Molefi Ntseki: We have been drawn in Group C alongside Ghana, Sudan and either Mauritius or Sao Tome e Principe for the AFCON 2021 qualifiers. I think our group is a difficult one but, at the same time, we are giving ourselves an opportunity. We will do a proper profiling of Ghana and Sudan before we look into who the players are we want to bring in and which system we are going to deploy against those two opponents. We know that Ghana are more like us in the sense that they are in a building phase. They have not been doing well as a national team but Ghana is a football country and we know that they can always be very strong and give you a good game. As of now, we might not know much about Sudan but by the time we play them we would have done our analysis and profiling of them as a team. We are looking for positive results in whatever we are doing and we are saying we have to do well and we will do well and qualify for Cameroon 2021. If we do well in Cameroon, it will give us a very positive platform for us to do well in the 2022 FIFA World Cup qualifiers and competition. If you look at the current situation of the South African football landscape, we have a very good group of players who can easily be phased in and some of the players in the current Bafana Bafana squad might be phased out due to age, loss of form or injury. We will have a better balanced team going into the qualifiers. For me, if we do well we will qualify for AFCON 2021 and then we should use it prepare and cement our qualification for the World Cup. Doing well at the 2022 World Cup should come from our performances at AFCON in two years’ time.

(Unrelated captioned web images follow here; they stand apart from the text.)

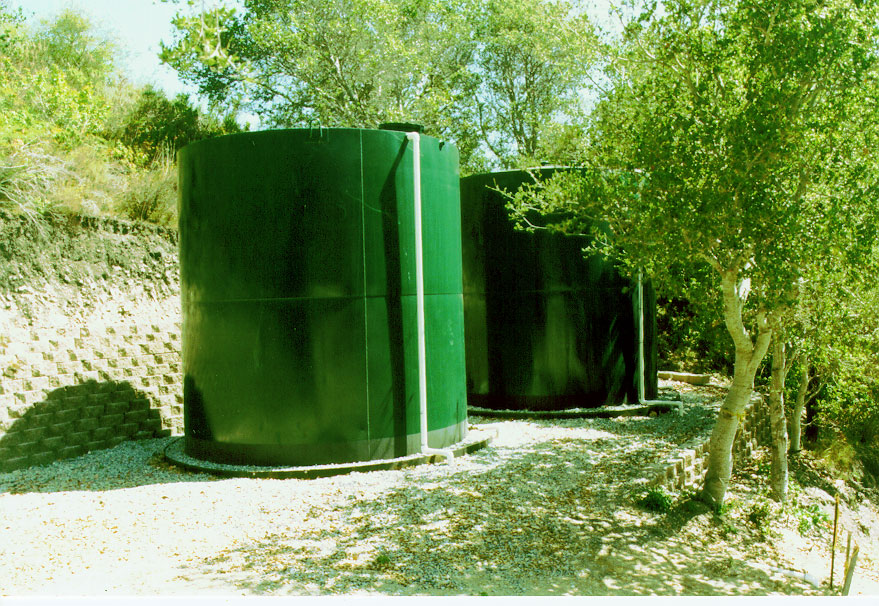 Podcast Q & A 9: Can I Use Pool Chlorine Tablets to Treat My Storage Tank?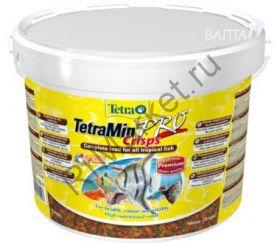 TetraMin Pro Crisps корм-чипсы для всех видов рыб 10 л (ведро)
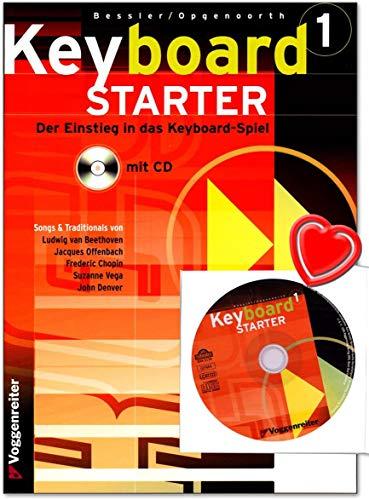 Keyboard Starter Band 1 - Jeromy Bessler - Kompetent und fundiert: Der Keyboard-Kurs für den Selbstunterricht und für Musikschulen mit CD und bunter herzförmiger Notenklammer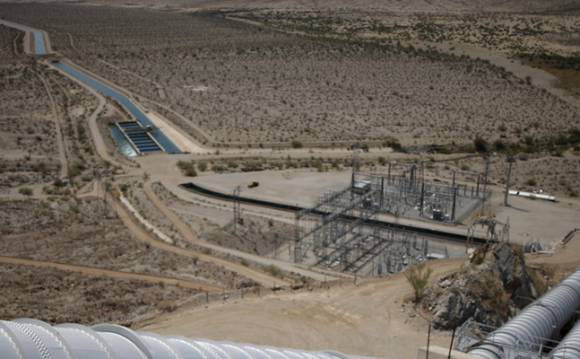 Really dry: a Colorado River aqueduct in southern California. Photo credit: Lucy Nicholson/Reuters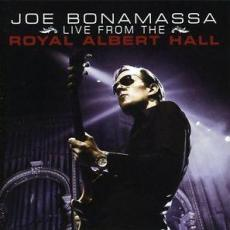 Bonamassa, Joe - 2009: Live From The Royal Albert Hall (2 CD)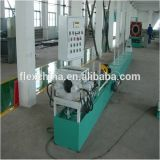 Auto Elastomer Metal Hose Making Machine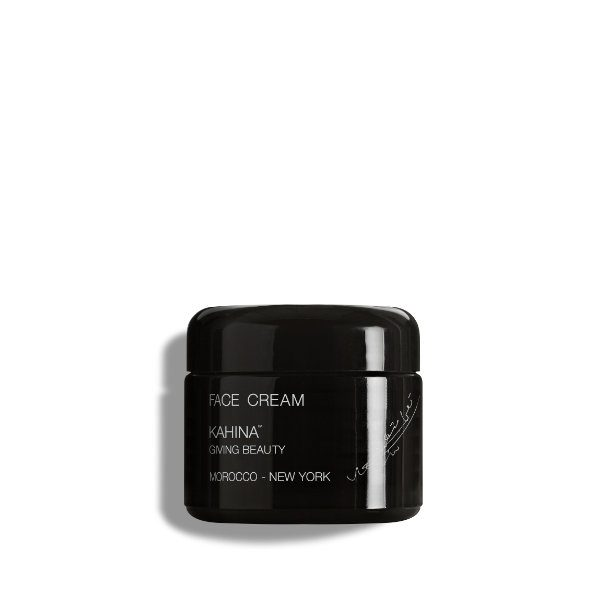 Kahina Giving Beauty Face Cream Beauty Rebel Luuksusowy krem do cery wrażliwej marki Kahina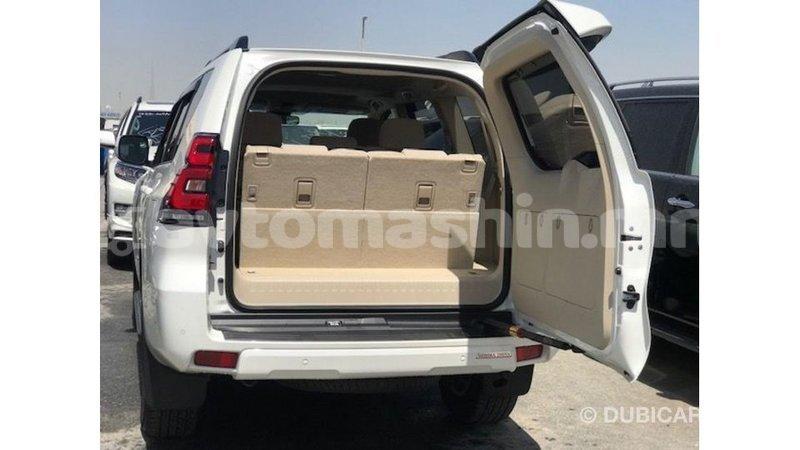 Big with watermark toyota prado arhangaj import dubai 3205
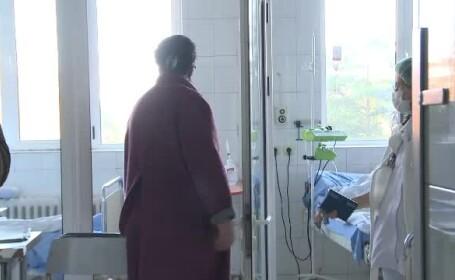 Trei decese din cauza infecțiilor respiratorii. Numărul virozelor a crescut alarmant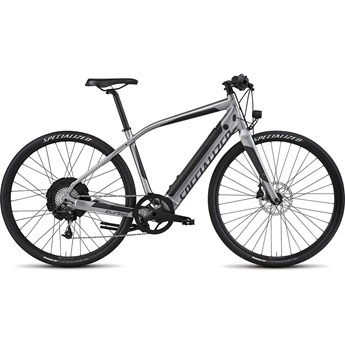 Specialized Turbo Dream Silver/Black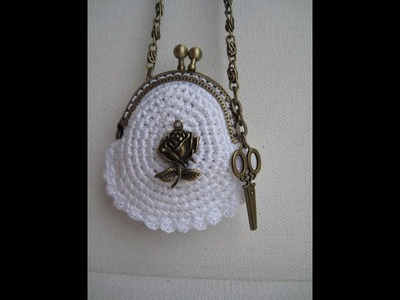 Вязаные сумки и кошельки.  Crochet handbags and purse.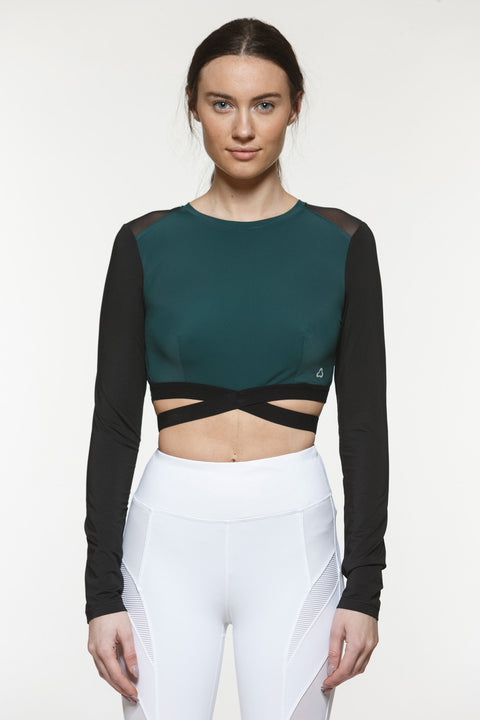 Blitz Long Sleeve Top II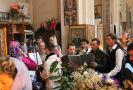 Богослужение в Неделю 26-ю по Пятидесятнице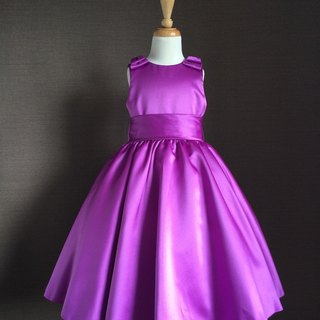 Purple Double Bow Satin Dress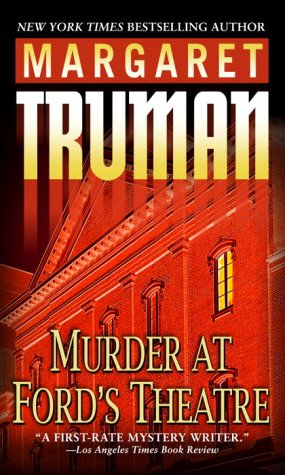 Murder At Fords Theatre  Capital Crimes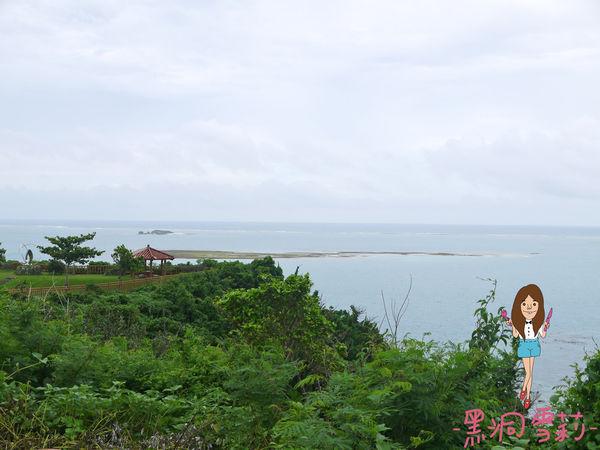 知念岬公園-07.jpg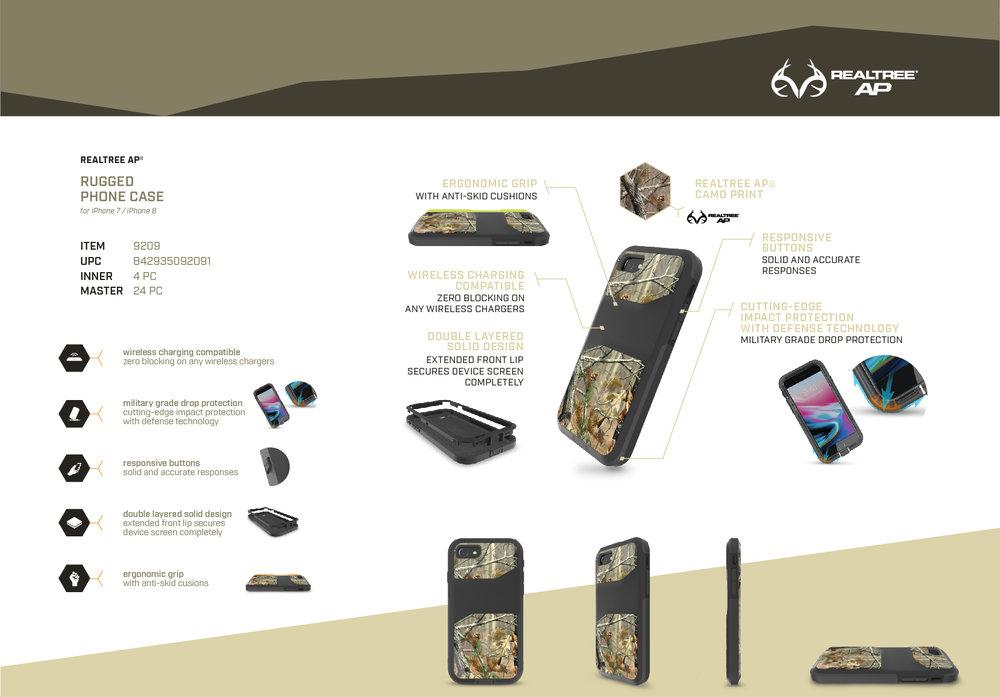 9209_RealTree Rugged Phone Case_spec sheet_9209_Rugged Phone Case copy.jpg
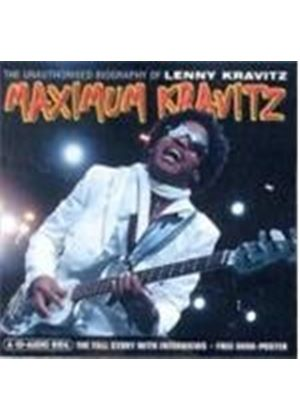 Lenny Kravitz - Maximum Kravitz (Music Cd)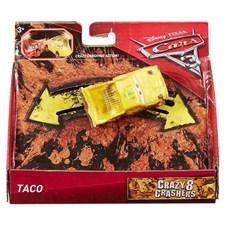 Pullback Diecast, Taco, Cars3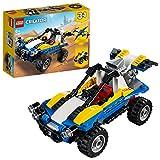 LEGOCreator 31087 Strandbuggy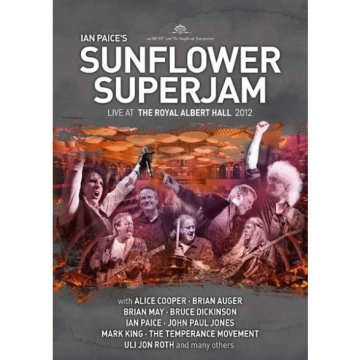 Ian Paice's Sunflower Superjam - Live at the Royal Albert Hall 2012 DVD+CD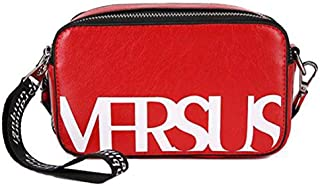 TOOGOO Personality Wide Shoulder Strap Versatile Shoulder Bag Small Square Bag Honey Judi Bag Casual Shoulder Bag Black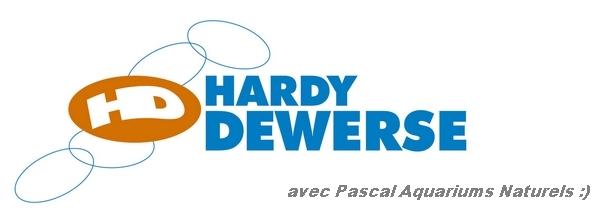 Hardy Dewerse, super jeu concours avec Pascal Aquariums Naturels :)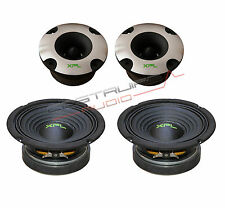 "XPL KIT - 2x TWEETER bullet XTW2501 2x WOOFER XW06-03 165mm 6,5"" 400W  SPL Auto"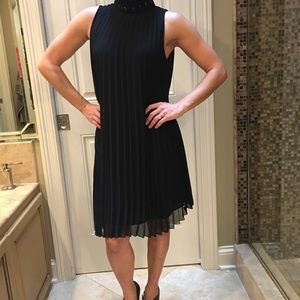 M.STUDIO Dresses & Skirts - M.S.S.P. Black halter accordion dress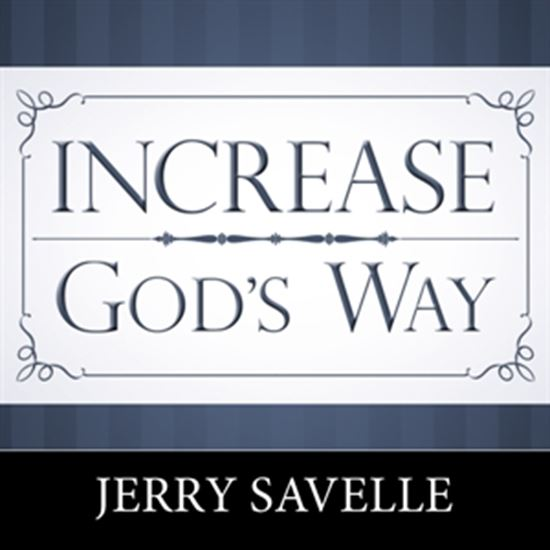 Increase God's Way
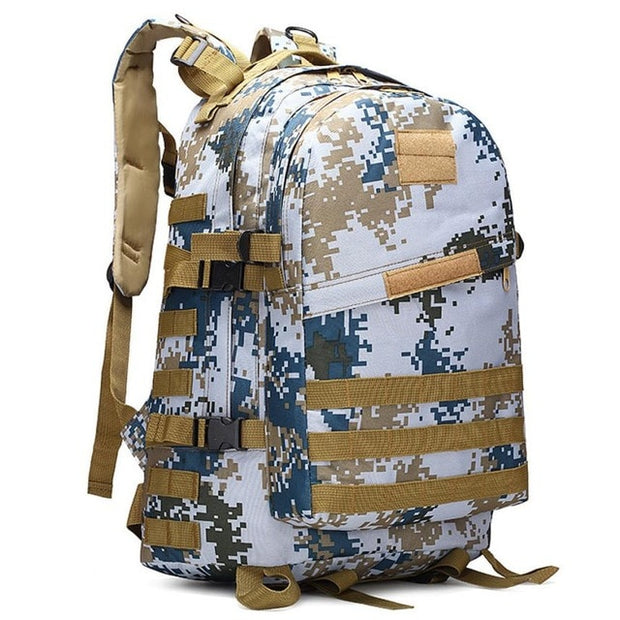 The Camo Classic Backpack- Many Pattern Options Available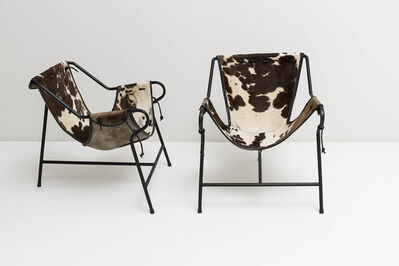 Lina Bo Bardi, 'Cadeira tripé de ferro [Tripod chair]', 1948-1989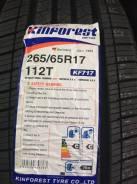 Kinforest KF717, 265/65R17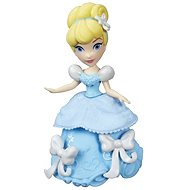 Disney Princess - Mini Cinderella doll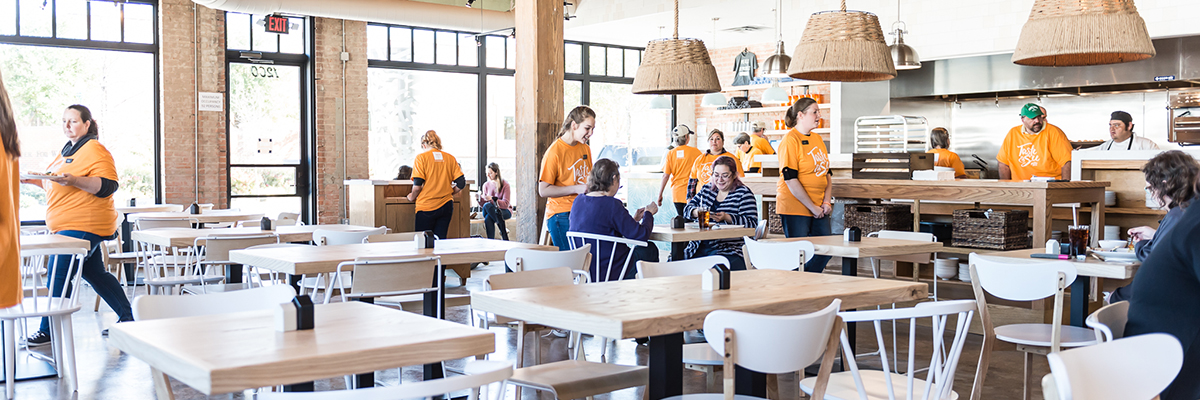 Taste Community Restaurant Welcomes You Home: Opening Day Details - Taste Project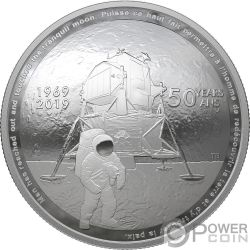 MOON LANDING 50th Anniversary Dome 1 Oz Silver Coin 25$ Canada 2019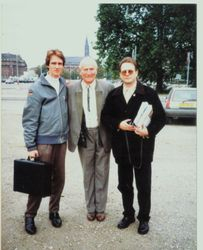 Colin, Heinz Ewald and his son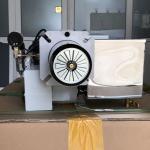 Quality Automatic Siphon Nozzle Oil Burner for sale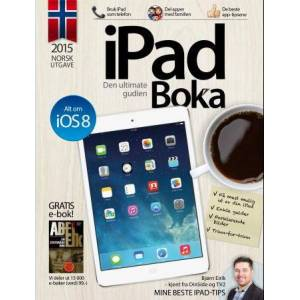 Apple iPad boka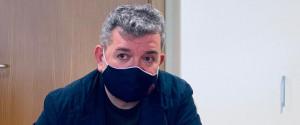 """Spirlì: """"In Calabria profilassi e scuole chiuse"""". Sospensione dal 22 febbraio al 6 marzo?"""
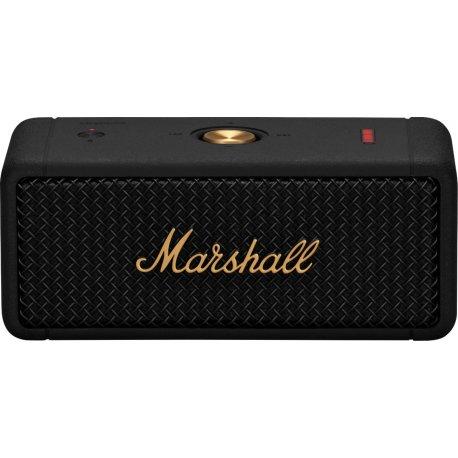 Акустическая система Marshall Portable Speaker Emberton Black and Brass (1005696)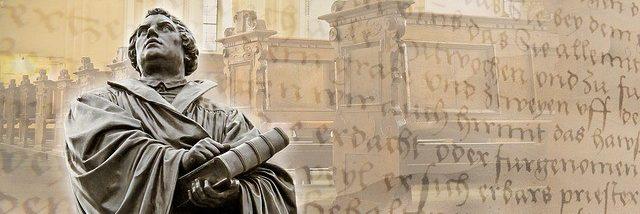 Mit Martin Luther eng verbunden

Sport24 asked: Are you predicting a bright future for South African football?
Molefi Ntseki: It’s true that the future of South African football is bright and I’m actually calling for all South Africans to be positive and to look after this young generation of players well. We normally allow our players to go astray whenever they are so talented but we are looking forward to them to be helping the national team. If we look after our current crop of players well, we will be able to manage them better and ultimately they will do well for Bafana Bafana. It’s about cultivating the right mentality. The other day I visited the under-23 boys and said, “None of you have ever worked with me before but I’m happy to see what is happening with you now. All that is important is that we want to see you playing for top teams in Europe.” Even though we do have some of them playing for top teams in the country, which is a plus, we should not be having our under-23 players playing for lower league teams in Europe. We want them to be playing for top teams in Europe because they have got the talent, ability and age on their side. Take Ansu Fati, who comes from Guinea-Bissau, as a case in point. The 16-year-old is scoring goals for Barcelona and taking La Liga by storm. We have such players in this country but the question I would ask is: can we look after them well and give them that exposure to be seen by the top clubs in the world? As of now, we should start looking after our young players’ careers. All that is important is for us to do well at the 2020 Olympic Games in Japan. We want to go to the Olympics next year and leave a mark and not make up the numbers.
Sport24 asked: Your dream dinner guests, who would they be and why?
Molefi Ntseki: I would invite the president of South Africa. He is the first citizen of this country and many achievements we have achieved in this country has to do with him. I would also invite my reverend from church to be part of the evening. Him and I are men of good faith and all that is happening in my favour is thanks to God. In terms of movie stars, when I was growing up my favourite was Sylvester Stallone and I would enjoy catching up with him over a meal. When it comes to food, I would love to have fried chicken with vegetables and a green salad. That would be my best menu and something I could prepare if I had to impress my wife Makhotso, who would also be at the dinner. She has been a pillar of strength to me through the years. Gospel – whether contemporary or traditional – is the music that talks to my emotions and I would have it playing in the background.